◆ **Extract to read**
········

Chef Danny Trace added that “Brennan’s of Houston is definitely a locals’ restaurant. People here will let you know what they want.”
Brennan-Martin says the restaurant is at “the crossroads of tradition and the future.”
“With the [post-hurricane] remodel, we were able to express that very well. I wanted people to feel like they were coming back to an old family home, but one that had been ‘gussied up’ some,” he said, adding that he doesn’t get to use the phrase “gussied up” very often.
Byrne-Dodge added that “Brennan’s has become ‘family’ to thousands of Houstonians. People celebrate anniversaries, births, promotions there. I think Brennan’s sets a standard for hospitality that goes beyond professionalism; there’s real warmth there.
“Brennan’s also supports hundreds of local nonprofits and give-backs in the Houston community with their contributions and participation,” she added. “And, of course, there’s the complimentary pralines that guests are urged to tuck into their pocket upon leaving the restaurant.”
Brennan-Martin summed it up by saying: “It boils down to memories. Our goal is to create great memories for our guests. We call it the simple truth of our business.”
From the chef: In their own words
Chef Danny Trace, a Louisiana native, has been with Brennan’s of Houston for two years. Before that, he worked at several other Brennan family properties, such as the now-closed Commander’s Palace in Destin, Fla., and Café Adelaide and the Commander’s in New Orleans.
He spoke about the restaurant, his background and philosophy.
How do you define your Texas Creole cuisine?
We try to use as many local ingredients as possible. I’m definitely a big believer in local ranches. … Texas seafood is great. There are great oysters.
What are the challenges of a 400-seat restaurant?

········

◆ **Records supplied**
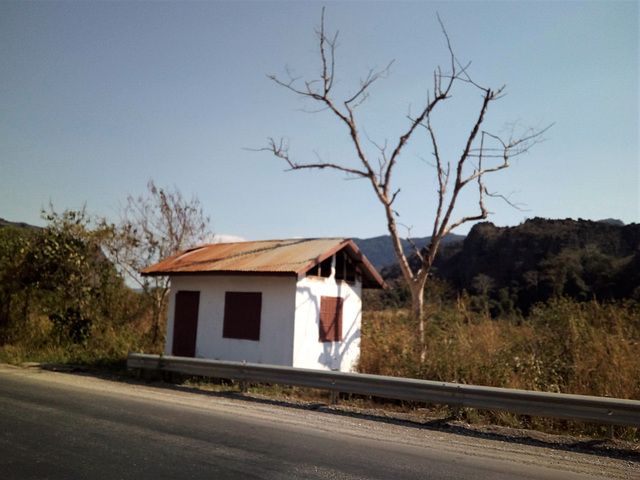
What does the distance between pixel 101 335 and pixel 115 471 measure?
47.8 ft

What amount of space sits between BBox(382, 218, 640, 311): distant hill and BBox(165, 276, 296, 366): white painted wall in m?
16.6

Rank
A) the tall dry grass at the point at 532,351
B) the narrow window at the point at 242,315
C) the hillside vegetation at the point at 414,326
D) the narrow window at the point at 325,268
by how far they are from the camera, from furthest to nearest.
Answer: the narrow window at the point at 325,268 → the narrow window at the point at 242,315 → the hillside vegetation at the point at 414,326 → the tall dry grass at the point at 532,351

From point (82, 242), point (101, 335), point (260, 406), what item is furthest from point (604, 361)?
point (82, 242)

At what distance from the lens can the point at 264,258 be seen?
15578 millimetres

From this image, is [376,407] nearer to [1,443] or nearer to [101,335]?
[1,443]

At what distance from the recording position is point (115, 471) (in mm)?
4918

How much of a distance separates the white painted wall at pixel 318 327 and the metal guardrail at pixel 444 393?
3003 mm

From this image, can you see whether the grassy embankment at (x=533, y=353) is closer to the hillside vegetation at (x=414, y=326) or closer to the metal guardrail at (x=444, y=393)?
the hillside vegetation at (x=414, y=326)

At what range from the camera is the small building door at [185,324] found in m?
15.9

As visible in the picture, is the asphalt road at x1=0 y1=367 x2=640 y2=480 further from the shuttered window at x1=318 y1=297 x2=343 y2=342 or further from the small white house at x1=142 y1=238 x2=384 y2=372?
the shuttered window at x1=318 y1=297 x2=343 y2=342

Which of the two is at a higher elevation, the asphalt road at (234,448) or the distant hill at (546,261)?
the distant hill at (546,261)

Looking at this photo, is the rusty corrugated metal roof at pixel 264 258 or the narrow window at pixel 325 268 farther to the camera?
the narrow window at pixel 325 268

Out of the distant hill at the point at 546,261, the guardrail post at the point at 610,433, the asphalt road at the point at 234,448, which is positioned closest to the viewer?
the asphalt road at the point at 234,448

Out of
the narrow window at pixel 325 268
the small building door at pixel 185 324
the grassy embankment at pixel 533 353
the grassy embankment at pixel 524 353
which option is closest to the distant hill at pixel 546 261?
the grassy embankment at pixel 524 353
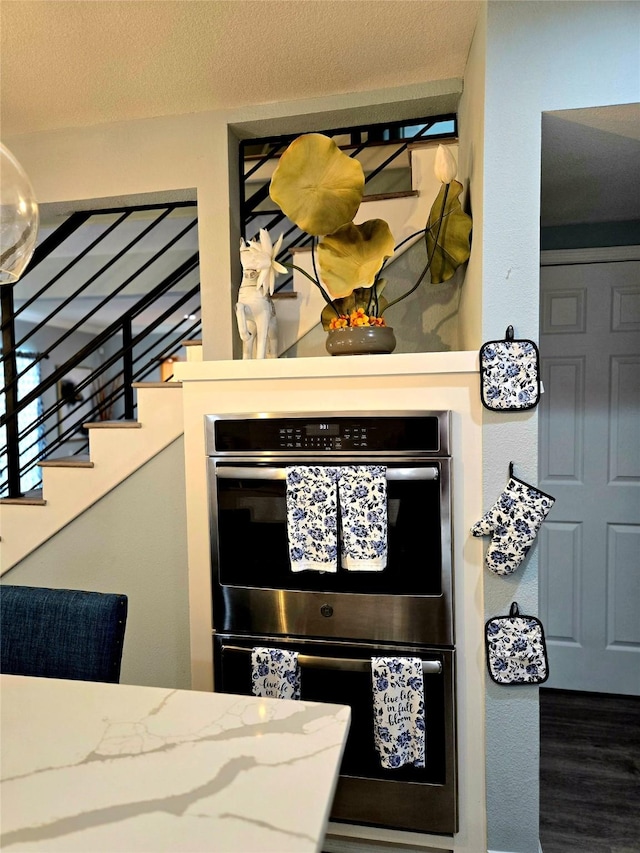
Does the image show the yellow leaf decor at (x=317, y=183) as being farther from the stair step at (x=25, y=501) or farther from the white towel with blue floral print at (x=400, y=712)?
A: the stair step at (x=25, y=501)

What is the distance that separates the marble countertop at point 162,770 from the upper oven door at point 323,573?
Answer: 72 cm

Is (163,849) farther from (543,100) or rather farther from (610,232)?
(610,232)

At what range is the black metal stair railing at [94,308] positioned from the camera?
102 inches

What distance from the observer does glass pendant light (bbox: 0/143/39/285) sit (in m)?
0.99

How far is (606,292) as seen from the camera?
2631mm

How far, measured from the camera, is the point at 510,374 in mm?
1597

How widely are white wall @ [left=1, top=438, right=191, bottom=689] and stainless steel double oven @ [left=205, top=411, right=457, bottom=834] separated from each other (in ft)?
1.58

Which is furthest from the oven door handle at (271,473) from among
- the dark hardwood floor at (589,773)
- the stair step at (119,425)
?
the dark hardwood floor at (589,773)

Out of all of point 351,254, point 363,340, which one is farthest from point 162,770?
point 351,254

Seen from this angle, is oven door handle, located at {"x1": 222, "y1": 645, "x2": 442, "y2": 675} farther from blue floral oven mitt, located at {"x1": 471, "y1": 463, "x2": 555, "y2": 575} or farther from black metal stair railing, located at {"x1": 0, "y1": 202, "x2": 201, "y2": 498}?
black metal stair railing, located at {"x1": 0, "y1": 202, "x2": 201, "y2": 498}

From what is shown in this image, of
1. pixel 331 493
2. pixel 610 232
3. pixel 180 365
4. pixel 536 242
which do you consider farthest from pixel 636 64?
pixel 180 365

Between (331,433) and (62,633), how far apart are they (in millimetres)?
896

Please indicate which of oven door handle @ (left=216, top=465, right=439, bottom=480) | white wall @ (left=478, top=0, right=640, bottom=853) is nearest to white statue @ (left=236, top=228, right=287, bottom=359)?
oven door handle @ (left=216, top=465, right=439, bottom=480)

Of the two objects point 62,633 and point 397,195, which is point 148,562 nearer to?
point 62,633
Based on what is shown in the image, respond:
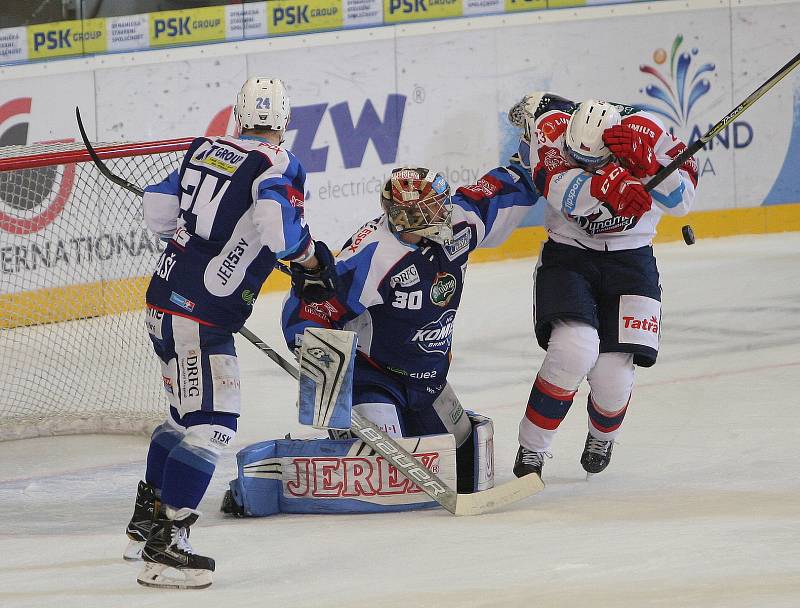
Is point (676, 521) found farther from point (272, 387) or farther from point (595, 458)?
point (272, 387)

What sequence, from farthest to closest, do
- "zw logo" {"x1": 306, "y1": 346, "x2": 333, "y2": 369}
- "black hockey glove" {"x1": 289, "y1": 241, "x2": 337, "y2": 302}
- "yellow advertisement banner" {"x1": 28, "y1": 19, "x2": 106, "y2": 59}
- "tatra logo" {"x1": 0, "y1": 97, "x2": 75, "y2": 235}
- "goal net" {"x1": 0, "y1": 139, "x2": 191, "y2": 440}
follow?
"yellow advertisement banner" {"x1": 28, "y1": 19, "x2": 106, "y2": 59}, "tatra logo" {"x1": 0, "y1": 97, "x2": 75, "y2": 235}, "goal net" {"x1": 0, "y1": 139, "x2": 191, "y2": 440}, "zw logo" {"x1": 306, "y1": 346, "x2": 333, "y2": 369}, "black hockey glove" {"x1": 289, "y1": 241, "x2": 337, "y2": 302}

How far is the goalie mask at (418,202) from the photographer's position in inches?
143

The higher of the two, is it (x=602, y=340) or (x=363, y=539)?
(x=602, y=340)

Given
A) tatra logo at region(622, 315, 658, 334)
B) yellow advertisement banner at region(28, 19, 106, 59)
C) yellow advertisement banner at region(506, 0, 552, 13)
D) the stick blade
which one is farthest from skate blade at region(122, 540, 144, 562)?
yellow advertisement banner at region(506, 0, 552, 13)

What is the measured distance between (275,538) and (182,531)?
0.40 m

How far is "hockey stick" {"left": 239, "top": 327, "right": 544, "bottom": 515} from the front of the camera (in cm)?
356


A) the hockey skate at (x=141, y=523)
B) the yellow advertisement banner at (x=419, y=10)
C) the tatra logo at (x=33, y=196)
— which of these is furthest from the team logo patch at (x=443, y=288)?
the yellow advertisement banner at (x=419, y=10)

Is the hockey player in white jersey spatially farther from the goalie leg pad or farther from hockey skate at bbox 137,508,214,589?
hockey skate at bbox 137,508,214,589

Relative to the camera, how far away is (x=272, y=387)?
5.48m

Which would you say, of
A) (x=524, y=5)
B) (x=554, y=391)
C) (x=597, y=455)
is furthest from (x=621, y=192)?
(x=524, y=5)

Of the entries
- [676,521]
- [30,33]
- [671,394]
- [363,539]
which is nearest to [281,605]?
[363,539]

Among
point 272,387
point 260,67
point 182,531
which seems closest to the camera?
point 182,531

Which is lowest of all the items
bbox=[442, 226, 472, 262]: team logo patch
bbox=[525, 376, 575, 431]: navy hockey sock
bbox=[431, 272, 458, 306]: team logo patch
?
bbox=[525, 376, 575, 431]: navy hockey sock

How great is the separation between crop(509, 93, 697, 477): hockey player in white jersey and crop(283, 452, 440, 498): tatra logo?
1.32ft
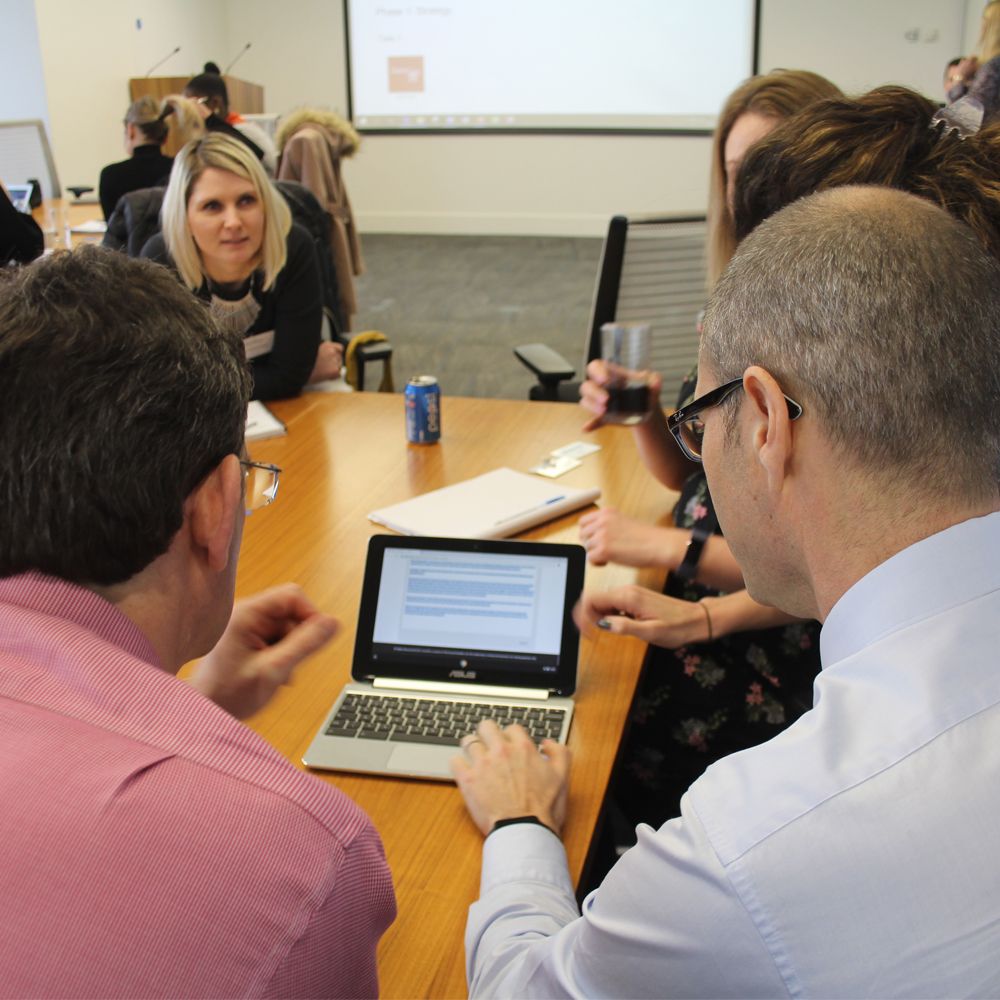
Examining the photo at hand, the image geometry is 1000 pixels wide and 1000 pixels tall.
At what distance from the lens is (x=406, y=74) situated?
973 centimetres

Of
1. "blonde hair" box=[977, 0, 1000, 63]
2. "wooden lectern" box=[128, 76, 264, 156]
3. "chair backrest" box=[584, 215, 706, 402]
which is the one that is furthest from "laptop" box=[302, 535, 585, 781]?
"wooden lectern" box=[128, 76, 264, 156]

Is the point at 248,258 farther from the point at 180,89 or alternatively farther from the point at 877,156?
the point at 180,89

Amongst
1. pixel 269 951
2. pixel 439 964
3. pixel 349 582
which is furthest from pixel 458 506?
pixel 269 951

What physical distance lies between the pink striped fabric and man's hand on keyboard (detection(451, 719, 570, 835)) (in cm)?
40

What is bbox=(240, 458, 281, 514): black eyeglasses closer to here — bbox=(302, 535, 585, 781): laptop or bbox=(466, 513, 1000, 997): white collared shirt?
bbox=(302, 535, 585, 781): laptop

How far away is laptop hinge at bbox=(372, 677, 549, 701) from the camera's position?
1.44 meters

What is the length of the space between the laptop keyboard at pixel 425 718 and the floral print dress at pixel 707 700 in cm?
42

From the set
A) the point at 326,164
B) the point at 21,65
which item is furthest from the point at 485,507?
the point at 21,65

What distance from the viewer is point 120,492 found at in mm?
815

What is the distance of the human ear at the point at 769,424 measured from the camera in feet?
2.79

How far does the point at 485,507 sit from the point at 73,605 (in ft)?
4.00

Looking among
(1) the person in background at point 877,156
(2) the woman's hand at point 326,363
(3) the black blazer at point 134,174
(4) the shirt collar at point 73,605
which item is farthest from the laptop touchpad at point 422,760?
(3) the black blazer at point 134,174

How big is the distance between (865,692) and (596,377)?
1.41 metres

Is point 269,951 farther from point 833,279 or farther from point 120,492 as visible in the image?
point 833,279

········

◆ **Exercise objective**
Repeat the Brennan's of Houston article verbatim from "Byrne-Dodge added that" to "real warmth there.". The data isn't needed for this.

◆ **Solved problem**
Byrne-Dodge added that “Brennan’s has become ‘family’ to thousands of Houstonians. People celebrate anniversaries, births, promotions there. I think Brennan’s sets a standard for hospitality that goes beyond professionalism; there’s real warmth there.